## EXERCISE
The lines to extract begin at the one containing "From the presented list" and run to the end of the listing; set them down exactly and alone.

## EXERCISE DATA
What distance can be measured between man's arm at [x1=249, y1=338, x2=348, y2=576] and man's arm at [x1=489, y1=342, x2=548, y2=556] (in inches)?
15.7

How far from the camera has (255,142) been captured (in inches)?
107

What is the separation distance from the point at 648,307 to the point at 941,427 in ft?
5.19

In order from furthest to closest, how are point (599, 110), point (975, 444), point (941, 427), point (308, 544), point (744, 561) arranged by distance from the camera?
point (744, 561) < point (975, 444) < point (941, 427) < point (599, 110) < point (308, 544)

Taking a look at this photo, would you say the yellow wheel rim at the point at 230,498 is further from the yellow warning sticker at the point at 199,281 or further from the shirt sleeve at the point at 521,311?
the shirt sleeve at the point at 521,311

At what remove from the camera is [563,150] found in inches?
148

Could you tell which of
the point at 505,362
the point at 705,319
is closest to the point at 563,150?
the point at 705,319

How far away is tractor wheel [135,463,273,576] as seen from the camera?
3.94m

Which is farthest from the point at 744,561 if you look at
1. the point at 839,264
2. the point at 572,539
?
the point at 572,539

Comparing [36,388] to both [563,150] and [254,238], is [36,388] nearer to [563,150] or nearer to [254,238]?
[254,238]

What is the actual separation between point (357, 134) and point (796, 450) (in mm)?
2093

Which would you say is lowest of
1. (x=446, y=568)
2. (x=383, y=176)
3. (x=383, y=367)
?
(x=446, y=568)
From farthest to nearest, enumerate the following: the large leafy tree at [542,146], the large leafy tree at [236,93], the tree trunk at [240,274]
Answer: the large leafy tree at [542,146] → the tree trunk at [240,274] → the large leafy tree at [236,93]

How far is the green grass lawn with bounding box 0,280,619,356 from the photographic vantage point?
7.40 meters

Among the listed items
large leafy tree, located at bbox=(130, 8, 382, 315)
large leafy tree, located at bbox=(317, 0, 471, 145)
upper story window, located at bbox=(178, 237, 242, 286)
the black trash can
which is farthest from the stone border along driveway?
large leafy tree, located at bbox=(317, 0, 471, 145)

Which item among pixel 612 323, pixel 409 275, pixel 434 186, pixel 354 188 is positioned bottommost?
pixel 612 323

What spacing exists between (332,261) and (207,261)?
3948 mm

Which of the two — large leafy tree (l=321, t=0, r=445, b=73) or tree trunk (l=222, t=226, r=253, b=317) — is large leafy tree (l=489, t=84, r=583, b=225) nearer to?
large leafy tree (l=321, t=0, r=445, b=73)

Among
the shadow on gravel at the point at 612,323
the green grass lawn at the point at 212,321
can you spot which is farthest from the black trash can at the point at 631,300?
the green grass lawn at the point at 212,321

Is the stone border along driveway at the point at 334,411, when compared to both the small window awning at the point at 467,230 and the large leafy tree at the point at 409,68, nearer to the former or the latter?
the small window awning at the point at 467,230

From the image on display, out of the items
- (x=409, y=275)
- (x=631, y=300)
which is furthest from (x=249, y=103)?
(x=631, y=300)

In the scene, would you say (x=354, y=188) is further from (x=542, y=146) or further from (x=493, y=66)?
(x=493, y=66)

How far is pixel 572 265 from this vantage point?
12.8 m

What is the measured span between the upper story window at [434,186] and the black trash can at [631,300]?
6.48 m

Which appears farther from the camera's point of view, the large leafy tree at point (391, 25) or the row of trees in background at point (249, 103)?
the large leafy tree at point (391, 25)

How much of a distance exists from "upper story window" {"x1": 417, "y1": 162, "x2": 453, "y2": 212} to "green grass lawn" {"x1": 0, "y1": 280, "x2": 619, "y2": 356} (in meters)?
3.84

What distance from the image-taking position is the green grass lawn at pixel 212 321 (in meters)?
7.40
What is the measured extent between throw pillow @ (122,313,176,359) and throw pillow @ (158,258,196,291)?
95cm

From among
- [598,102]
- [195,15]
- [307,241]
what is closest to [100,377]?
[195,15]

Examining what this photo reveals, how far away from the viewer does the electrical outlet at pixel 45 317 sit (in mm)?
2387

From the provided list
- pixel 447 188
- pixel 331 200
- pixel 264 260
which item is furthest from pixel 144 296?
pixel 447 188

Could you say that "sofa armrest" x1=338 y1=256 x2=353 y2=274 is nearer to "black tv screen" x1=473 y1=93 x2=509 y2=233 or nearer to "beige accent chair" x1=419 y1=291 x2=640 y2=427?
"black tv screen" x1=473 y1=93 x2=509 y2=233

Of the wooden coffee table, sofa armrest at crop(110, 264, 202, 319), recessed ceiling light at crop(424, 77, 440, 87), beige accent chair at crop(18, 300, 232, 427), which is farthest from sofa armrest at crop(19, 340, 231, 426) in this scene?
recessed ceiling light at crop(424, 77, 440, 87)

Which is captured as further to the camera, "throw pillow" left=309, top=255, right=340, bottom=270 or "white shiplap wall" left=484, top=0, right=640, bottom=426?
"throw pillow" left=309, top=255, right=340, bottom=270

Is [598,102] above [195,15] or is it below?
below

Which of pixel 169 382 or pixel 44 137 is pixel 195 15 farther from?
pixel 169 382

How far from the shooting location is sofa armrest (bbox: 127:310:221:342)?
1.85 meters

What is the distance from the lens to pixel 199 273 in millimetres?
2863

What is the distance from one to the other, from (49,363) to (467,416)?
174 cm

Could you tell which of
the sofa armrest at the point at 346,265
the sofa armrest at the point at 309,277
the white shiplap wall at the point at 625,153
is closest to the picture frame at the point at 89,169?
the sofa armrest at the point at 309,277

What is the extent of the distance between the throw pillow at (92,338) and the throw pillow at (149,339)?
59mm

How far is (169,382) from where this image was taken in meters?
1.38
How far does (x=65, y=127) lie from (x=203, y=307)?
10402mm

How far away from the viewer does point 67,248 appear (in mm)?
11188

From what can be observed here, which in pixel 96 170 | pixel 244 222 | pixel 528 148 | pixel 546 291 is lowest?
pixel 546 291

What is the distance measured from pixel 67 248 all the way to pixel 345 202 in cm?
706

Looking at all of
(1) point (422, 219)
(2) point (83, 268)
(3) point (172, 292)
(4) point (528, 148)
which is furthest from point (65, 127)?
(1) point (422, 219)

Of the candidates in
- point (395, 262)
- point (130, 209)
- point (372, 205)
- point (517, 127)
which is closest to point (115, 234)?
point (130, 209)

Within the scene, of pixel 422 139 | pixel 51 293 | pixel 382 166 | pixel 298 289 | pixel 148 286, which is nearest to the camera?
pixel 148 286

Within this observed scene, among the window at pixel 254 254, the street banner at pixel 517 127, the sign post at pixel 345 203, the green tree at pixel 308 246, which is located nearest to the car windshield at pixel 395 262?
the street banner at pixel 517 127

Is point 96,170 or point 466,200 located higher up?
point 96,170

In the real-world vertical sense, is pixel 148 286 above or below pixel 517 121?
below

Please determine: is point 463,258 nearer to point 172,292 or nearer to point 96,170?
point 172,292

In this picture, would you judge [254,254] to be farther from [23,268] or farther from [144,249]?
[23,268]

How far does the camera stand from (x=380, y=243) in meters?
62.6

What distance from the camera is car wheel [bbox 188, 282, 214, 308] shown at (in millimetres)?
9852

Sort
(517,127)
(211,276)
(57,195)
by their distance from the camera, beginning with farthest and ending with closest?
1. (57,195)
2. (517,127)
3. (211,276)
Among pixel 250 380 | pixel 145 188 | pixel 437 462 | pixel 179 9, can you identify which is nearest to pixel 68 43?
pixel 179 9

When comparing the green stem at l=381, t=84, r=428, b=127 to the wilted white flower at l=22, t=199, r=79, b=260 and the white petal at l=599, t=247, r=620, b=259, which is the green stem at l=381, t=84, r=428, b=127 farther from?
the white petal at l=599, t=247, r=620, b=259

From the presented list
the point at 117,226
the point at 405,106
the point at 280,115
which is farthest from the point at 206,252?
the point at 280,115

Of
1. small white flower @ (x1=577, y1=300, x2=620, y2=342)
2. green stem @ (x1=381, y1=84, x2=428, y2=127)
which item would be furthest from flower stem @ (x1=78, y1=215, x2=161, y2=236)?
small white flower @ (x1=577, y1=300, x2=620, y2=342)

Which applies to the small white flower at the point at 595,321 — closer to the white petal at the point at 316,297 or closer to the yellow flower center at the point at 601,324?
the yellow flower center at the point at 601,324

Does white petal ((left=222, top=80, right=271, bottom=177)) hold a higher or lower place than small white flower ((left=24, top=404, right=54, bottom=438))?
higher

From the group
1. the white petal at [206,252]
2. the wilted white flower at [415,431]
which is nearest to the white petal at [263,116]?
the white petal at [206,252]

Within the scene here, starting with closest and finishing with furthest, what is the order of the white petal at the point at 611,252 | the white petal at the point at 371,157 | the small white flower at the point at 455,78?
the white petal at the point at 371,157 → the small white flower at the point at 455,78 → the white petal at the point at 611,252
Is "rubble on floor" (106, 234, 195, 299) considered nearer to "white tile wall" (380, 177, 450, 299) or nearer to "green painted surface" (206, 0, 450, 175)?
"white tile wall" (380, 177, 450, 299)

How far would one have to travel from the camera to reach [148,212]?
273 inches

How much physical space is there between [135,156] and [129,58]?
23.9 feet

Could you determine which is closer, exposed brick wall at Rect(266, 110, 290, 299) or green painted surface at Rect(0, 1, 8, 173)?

## WRITTEN ANSWER
From the presented list
the point at 117,226
the point at 405,106
the point at 280,115
which is farthest from the point at 206,252?
the point at 280,115

Of
1. small white flower @ (x1=577, y1=300, x2=620, y2=342)
2. green stem @ (x1=381, y1=84, x2=428, y2=127)
which item would be furthest from flower stem @ (x1=78, y1=215, x2=161, y2=236)?
small white flower @ (x1=577, y1=300, x2=620, y2=342)

Which applies to the small white flower at the point at 595,321 — closer to the white petal at the point at 316,297 or closer to the yellow flower center at the point at 601,324?
the yellow flower center at the point at 601,324

Does white petal ((left=222, top=80, right=271, bottom=177)) hold a higher or lower place than small white flower ((left=24, top=404, right=54, bottom=438))?
higher

From the group
1. the white petal at [206,252]
2. the wilted white flower at [415,431]
which is nearest to the white petal at [263,116]?
the white petal at [206,252]

Within the scene here, starting with closest and finishing with furthest, what is the order of the white petal at the point at 611,252 | the white petal at the point at 371,157 | the small white flower at the point at 455,78?
the white petal at the point at 371,157 → the small white flower at the point at 455,78 → the white petal at the point at 611,252
Is "rubble on floor" (106, 234, 195, 299) considered nearer to "white tile wall" (380, 177, 450, 299) or nearer to "green painted surface" (206, 0, 450, 175)?
"white tile wall" (380, 177, 450, 299)

How far would one have to travel from the camera to reach [148,212]?
273 inches

How much physical space is there between [135,156] and [129,58]?
23.9 feet

Could you determine which is closer, exposed brick wall at Rect(266, 110, 290, 299) or green painted surface at Rect(0, 1, 8, 173)?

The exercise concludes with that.